Nine courses! Annie tried to imagine staying interested in food that long. She tipped him two dollars for squeezing the huge trunk, valise and hatbox into her stateroom.

  His jaw opened so far that his huge mustache fell into his mouth. He studied the two single bills as if nobody had ever tipped him so much. In 1898, for all she knew, that was a week’s pay. Had she made a major mistake, marking herself out as a woman who didn’t even know how to count money? Or had she made a close friend?

  The porter assured her that anything she wanted, anything at all, she was just to raise a finger and she would have it.

  She summoned appropriate speech for a lady. “I shall ring if I require assistance.” That sounded more 1898 than “Hey, great, okay.” She shut the door on him and then let herself sag with the relief of being alone and safe.

  How sturdy, and how lovely, the lock was. The polished brass was inscribed with the steamship’s initials, a flaring ornate plaque with curlicued handles. Everything was sumptuous. The cab driver had certainly obeyed Devonny’s instructions to do this first class. First class in America a hundred years later was not half so first class.

  Dinner, therefore, was a shock.

  Ladies traveling alone were segregated.

  In a back corner of the two-hundred-foot salon was a table whose flowers were wilted and whose cloth was stained. The women who were unescorted by men were served last, and the food was cold. Nobody complained.

  Annie’s mother was ferocious in restaurants. If she didn’t get good service, Mrs. Lockwood whipped her waiter verbally, explaining that she was paying serious money for this meal, and they’d better provide seriously good service along with seriously good food, got it? (People got it.)

  The women around Annie were ashamed of themselves, and did not attempt conversation, because what value could any other single woman have? Most were in black; black was as fashionable now as it was for her mother, a hundred years later.

  Annie tried to get comfortable, but her clothing was not intended for relaxation. The corset Schmidt had pulled so tight was intended to keep Annie’s spine vertical and her waist thin and her kidneys shoved up against her lungs. She had so much sleeve she could hardly manage her fork over the plate. Of course, that kept down the amount of food she could eat and made her waist even thinner.

  “What a shame,” said Annie brightly, “that the weather is so ugly. I would love to stand on deck and see New York State go by.”

  They looked at her expressionlessly.

  “You’d be disappointed. There’s nothing to see,” said a woman wearing a ruby-red gown, a wine-red shawl and a rusty orange scarf. Perhaps she was unescorted because she was dangerously color-blind.

  “Where are you all headed?” Annie asked.

  The women busied themselves with their unappetizing plates.

  “I’m going to a place called Evergreen,” Annie added.

  Their eyebrows rose in concert. A row of thin noses swiveled toward her, and a woman in black shifted her plates and glasses over, creating space, as if Annie carried a fatal illness. “And who,” said the woman, “is in Evergreen? Surely no one related to you.”

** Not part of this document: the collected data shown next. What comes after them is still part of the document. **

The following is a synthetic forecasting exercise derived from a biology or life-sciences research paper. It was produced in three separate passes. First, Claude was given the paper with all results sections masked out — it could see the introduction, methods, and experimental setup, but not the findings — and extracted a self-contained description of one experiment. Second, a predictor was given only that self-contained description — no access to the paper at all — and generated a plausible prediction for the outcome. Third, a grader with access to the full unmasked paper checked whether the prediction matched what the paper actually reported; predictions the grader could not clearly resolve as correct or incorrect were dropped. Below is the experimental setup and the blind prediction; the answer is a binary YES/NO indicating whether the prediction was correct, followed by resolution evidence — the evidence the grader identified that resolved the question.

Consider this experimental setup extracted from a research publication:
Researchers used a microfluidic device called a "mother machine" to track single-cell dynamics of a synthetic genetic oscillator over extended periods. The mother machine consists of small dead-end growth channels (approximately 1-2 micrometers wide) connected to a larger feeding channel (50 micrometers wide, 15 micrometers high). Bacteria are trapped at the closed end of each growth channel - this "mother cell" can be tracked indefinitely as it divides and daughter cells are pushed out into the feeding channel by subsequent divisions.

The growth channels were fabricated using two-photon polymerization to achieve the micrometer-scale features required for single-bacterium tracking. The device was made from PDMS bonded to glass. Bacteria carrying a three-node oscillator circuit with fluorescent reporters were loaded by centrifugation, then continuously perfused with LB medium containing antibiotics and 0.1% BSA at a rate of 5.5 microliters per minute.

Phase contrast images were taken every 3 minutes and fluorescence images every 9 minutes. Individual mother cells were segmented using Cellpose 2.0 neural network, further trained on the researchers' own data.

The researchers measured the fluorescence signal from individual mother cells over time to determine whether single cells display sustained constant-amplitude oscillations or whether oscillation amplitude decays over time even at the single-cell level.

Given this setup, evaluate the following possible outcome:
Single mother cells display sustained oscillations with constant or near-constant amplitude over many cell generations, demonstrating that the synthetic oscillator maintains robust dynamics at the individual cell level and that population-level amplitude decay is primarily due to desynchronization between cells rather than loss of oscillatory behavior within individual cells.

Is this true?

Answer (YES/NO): YES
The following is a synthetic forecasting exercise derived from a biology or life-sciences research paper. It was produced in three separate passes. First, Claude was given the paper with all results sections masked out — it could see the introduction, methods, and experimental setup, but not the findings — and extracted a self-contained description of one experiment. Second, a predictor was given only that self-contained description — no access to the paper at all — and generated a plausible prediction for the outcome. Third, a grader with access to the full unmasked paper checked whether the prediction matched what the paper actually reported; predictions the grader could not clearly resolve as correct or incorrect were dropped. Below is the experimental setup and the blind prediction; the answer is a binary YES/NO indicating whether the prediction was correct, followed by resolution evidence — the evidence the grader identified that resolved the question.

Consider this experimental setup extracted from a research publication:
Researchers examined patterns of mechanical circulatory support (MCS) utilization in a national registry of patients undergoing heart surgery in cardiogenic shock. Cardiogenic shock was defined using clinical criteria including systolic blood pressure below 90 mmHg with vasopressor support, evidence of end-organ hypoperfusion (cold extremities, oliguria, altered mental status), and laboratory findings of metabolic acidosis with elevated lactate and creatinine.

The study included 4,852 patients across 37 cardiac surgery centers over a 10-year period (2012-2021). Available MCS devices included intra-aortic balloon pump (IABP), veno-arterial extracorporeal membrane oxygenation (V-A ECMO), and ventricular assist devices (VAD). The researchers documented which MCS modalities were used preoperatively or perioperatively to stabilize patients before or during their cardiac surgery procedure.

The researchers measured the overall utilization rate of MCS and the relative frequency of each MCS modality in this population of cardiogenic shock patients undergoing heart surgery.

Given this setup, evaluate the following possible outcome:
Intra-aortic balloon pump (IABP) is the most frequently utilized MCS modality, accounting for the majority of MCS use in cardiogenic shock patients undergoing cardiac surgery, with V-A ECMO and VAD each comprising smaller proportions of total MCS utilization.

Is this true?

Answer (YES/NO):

  Annie had no cover story prepared.

  Their pale faces, free of makeup and compassion, were like old cloth dolls. Their cheeks sagged and their hair was limp. They were nothing; nobody treated them as anything; and yet Annie was afraid of them. If she needed help, it would not come from people who knew what kind of patient went to Evergreen.

  “My brother,” she said nervously. That might work, she thought. I could pretend to be Devonny. Yes! I’m Miss Stratton, not Miss Lockwood. Surely I can wheedle my way in as Strat’s dear sister.

  “Your brother is in Evergreen, miss?” said Ruby-wine-orange.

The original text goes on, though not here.